The first time I recall hearing of the Civil War was at my
grandparents’ dinner table. When I was around eight, my paternal grandparents
finally allowed me to leave the kitchen – where all the grandchildren normally
ate dinner – and join them in the Dining Room. Their neighbor from across the
road was a guest that night. I knew better than to speak unless requested, so I
dutifully listened (which given Granddaddy Davis’s penchant for erudite
discourse I was happy and privileged to do).
At
some point during that dinner, the neighbor launched into an excited monologue
regarding what he referred to as “the war of Northern aggression.” As best I
recall, his point was that the southern states wanted the freedom to live their
lives as they had chosen and the northern states insisted on imposing their
view of how life should be lived. According to him, all the southern men and
boys raced to join the fight voluntarily because they prized their freedom
while the northern army had to be drafted involuntarily and paid to fight
because the northern men and boys did not want to join the war.
As I
recall, Granddaddy Davis responded. He called it the Civil War. Apparently, a
man named Lincoln believed that we were all stronger as a united country than
we would be as separate states. Also, some of the northern people believed
slavery was evil and should be abolished, which he found understandable because
they did not have cotton farms in the north. The mistake in the south,
according to Granddaddy, was they called the black people “slaves.” The “damn
southerners” should have called them employees and paid them a pittance in
wages – like they did in the factories up north – instead of supplying them
with food and lodging in return for their drudgery picking cotton.
In
that discussion I learned that East Tennessee (where we were) mostly fought for
the Union because we did not have slaves. Our small farms were capable of being
worked by one family of able-bodied men, boys, and women, so we did not need –
nor could afford – slaves, or employees for that matter. That was according to
Granddaddy. The neighbor was of the view that Vice-President Johnson
“sweet-talked” East Tennesseans into believing the “bullshit” which the man
named Lincoln was dishing out.
While
that dinner was surely educational, I forgot about it the next day as I enjoyed
playing ball with my brothers and cousins followed by our daily walk into the
little town where one of my grandmother’s brothers owned the grocery store and
provided us with candy and her other brother, who owned the drug store,
provided us with ice cream. When pleasures such as those are available, who
cares about what happened almost 100 years ago.
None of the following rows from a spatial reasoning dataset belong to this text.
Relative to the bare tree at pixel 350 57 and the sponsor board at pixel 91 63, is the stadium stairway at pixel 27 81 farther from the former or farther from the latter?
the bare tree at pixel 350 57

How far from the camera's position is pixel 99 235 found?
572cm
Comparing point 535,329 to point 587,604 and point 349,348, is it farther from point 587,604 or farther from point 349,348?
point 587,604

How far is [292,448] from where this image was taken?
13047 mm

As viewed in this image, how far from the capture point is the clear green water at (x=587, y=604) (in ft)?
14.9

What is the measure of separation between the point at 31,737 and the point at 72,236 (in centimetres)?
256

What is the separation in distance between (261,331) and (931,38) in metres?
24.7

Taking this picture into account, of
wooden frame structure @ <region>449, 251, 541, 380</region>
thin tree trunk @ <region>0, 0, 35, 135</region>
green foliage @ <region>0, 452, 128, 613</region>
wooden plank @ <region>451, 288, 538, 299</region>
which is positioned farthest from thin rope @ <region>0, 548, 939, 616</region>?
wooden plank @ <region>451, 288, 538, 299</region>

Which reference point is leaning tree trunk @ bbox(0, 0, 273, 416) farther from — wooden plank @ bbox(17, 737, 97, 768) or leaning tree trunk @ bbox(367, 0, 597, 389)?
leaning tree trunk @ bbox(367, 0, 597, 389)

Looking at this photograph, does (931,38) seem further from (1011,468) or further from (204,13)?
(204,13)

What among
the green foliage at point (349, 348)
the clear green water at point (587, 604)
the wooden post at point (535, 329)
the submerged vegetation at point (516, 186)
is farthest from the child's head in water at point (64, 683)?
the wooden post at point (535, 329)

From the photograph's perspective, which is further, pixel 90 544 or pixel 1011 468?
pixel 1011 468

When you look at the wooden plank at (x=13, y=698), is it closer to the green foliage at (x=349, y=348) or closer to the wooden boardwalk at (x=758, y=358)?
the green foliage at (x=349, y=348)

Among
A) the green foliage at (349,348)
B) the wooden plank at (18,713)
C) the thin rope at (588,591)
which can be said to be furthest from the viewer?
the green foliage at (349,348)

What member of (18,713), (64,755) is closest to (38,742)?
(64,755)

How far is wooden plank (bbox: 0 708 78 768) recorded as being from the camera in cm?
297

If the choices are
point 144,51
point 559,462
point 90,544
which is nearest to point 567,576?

My next encounters with the Civil War were in elementary school. We studied
American History in the 4th, 6th, and 8th grades.
I believe in each year the War was presented as one waged by the Union
(comprised of northern and border states) against the Confederacy (comprised of
certain southern states). While the primary focus was on the various battles,
to the extent we focused on causes they were (1) to rid the country of the evil
of slavery and (2) to preserve the potential strength of a country that
included all the states rather than two different countries. We learned that in
Tennessee and Kentucky people were divided resulting in some cases of brothers
fighting against brothers and/or cousins. By eighth grade, I probably could
have recited Lincoln’s Gettysburg having spent entire classes solely on its
dissection.
I am confident that teachers in some schools in Alabama, Georgia,
Mississippi, Virginia, and the Carolinas may have placed a different slant on
the War, but in our elementary school we were taught that slavery was evil;
however, Lincoln’s reason for mobilizing the northern states and sending them
to war was the maintenance of a United States that included all states. We were
taught Lincoln’s brilliance was not in ridding the country of slavery but
rather ensuring the country’s bright future by fighting to keep it “united.”
So, slavery in the South may have been evil, but the North was not presented as
the “Union” and was not characterized as good – just different.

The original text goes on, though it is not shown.